POWER distributor Manila Electric Co. (Meralco) on Thursday welcomed a decision of the Court of Appeals (CA) directing it to refund P5 billion to its overcharged customers.
William Pamintuan, head of Meralco’s Legal Department, said the company will abide with the decision of the appellate court.
“Meralco shall comply with any executable order from the court or the ERC [Energy Regulatory Commission] in this regard,” Pamintuan said in a text message.
He added that the CA decision will provide some relief to Meralco’s consumers.
“The decision of the CA affirming the ruling of the ERC on the refund of transmission line loss charges is a welcome relief to Meralco’s consumers,” Pamintuan said.
But Larry Fernandez, head of Utility Economics for Meralco, said it will be the ERC that will decide and approve the mechanism of the refund.
“It would be speculative at this point to discuss how the refund would proceed, as the manner and pace of any refund would still have to be approved by the ERC,” he added.
In a 20-page decision issued last week, the CA ordered Meralco to comply with the directive of ERC to return to its customers by way of automatic deduction the P5 billion it will recover from the National Power Corp. (NPC) and Power Sector Assets and Liabilities Management (Psalm).

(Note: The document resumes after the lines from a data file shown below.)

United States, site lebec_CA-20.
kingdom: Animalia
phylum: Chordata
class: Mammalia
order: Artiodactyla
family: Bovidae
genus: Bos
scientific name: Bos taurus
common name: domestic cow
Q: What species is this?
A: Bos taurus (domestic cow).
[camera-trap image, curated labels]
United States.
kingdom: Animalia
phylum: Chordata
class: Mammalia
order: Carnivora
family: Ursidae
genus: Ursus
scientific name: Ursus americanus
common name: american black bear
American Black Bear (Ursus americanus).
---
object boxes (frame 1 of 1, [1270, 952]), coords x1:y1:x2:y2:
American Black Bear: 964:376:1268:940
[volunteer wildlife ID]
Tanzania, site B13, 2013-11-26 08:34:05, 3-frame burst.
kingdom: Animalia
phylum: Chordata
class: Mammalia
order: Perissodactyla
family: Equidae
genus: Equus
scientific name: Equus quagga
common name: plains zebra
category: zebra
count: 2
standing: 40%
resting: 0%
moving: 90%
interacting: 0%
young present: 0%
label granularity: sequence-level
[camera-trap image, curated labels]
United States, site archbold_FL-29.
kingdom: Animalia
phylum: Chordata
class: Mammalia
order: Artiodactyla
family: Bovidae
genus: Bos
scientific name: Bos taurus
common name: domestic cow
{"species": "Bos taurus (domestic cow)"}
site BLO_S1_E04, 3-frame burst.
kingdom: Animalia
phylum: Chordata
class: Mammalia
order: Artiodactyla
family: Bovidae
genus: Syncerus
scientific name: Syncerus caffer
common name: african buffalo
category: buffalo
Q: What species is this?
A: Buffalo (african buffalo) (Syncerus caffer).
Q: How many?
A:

The CA’s Special Second Decision dismissed a petition for certiorari filed by Psalm assailing the order of the ERC.
“In truth, it is the public that has been doubly charged,” the CA noted in its decision.
Meralco has said that based on invoices issued by the NPC using a straight discount of 2.98 percent line loss factor, the computed double recovery on line loss amounted to P5.176 billion from November 2006 to August 2012.
The power distributor said Meralco customers were charged double and expressed its intention to refund its customers through automatic deduction of the amount of refund from the computed monthly generation rate.